Write out, word for word, the stretch of the scatter pull request thread below from "I imagine that" through "add a test?".

*Text for analysis:*
◇ ◇ ◇ ◇

Add appropriate error on color size mismatch in `scatter` #7363

Merged
merged 5 commits into from Nov 9, 2016

Conversation

Projects
None yet
6 participants
Contributor

bcongdon commented Oct 30, 2016

Addresses #7314.

I imagine that the call to ravel is a necessary evil, but if not, it might be more prudent to compare shape of x and c_array

Contributor

NelleV commented Oct 30, 2016

Can you please add a test?

Contributor

bcongdon commented Oct 30, 2016

Yup! Added one.

@NelleV

NelleV approved these changes Oct 30, 2016

NelleV changed the title from Add appropriate error on color size mismatch in `scatter` to [MRG+1] Add appropriate error on color size mismatch in `scatter` Oct 30, 2016

Contributor

NelleV commented Oct 30, 2016

Thanks!
LGTM

@efiring

Scatter argument handling is tricky...

lib/matplotlib/axes/_axes.py
+ c = np.ma.ravel(c_array)
+ elif c_array.size not in (3, 4):
+ # Wrong size. Not a rgb/rgba and not same size as x
+ raise ValueError("x and c must be the same size")

◇ ◇ ◇ ◇

*Data extract:*

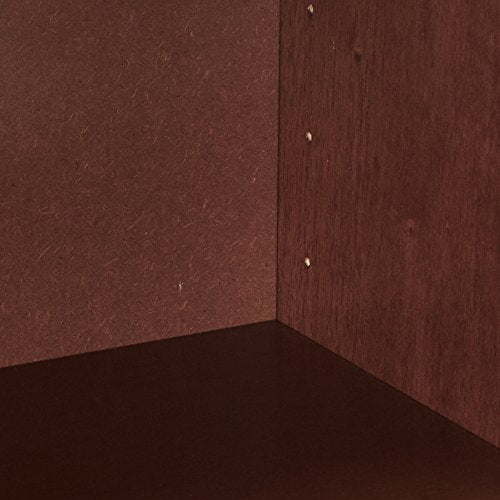 Lorell 4-Shelf Panel Cherry Bookcase, 36' X 12' X 48'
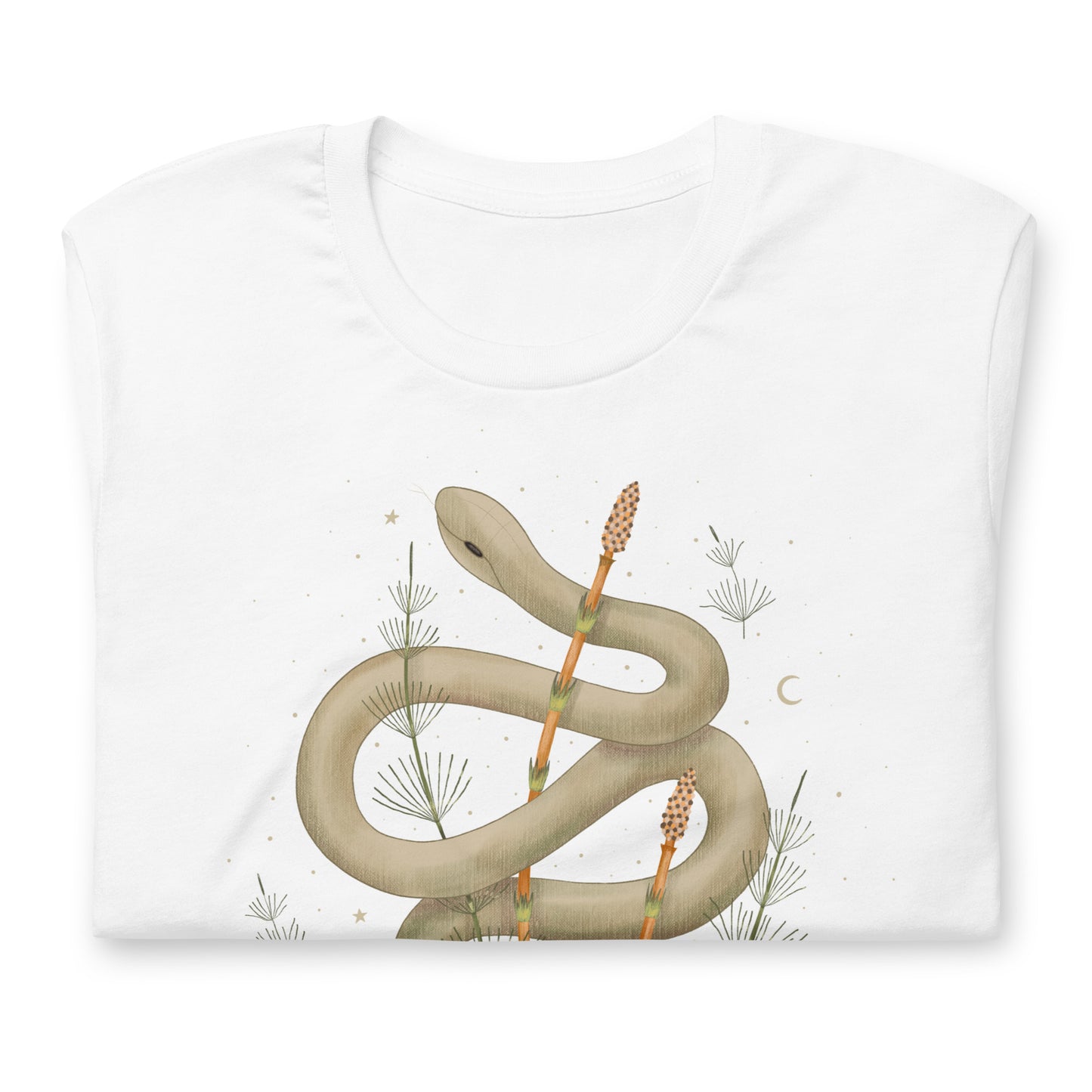 Celestial Snake Mystical Wild Forest Shirt Magical Gift for Nature Lovers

◇ ◇ ◇ ◇

*The answer:*
I imagine that the call to ravel is a necessary evil, but if not, it might be more prudent to compare shape of x and c_array

Contributor

NelleV commented Oct 30, 2016

Can you please add a test?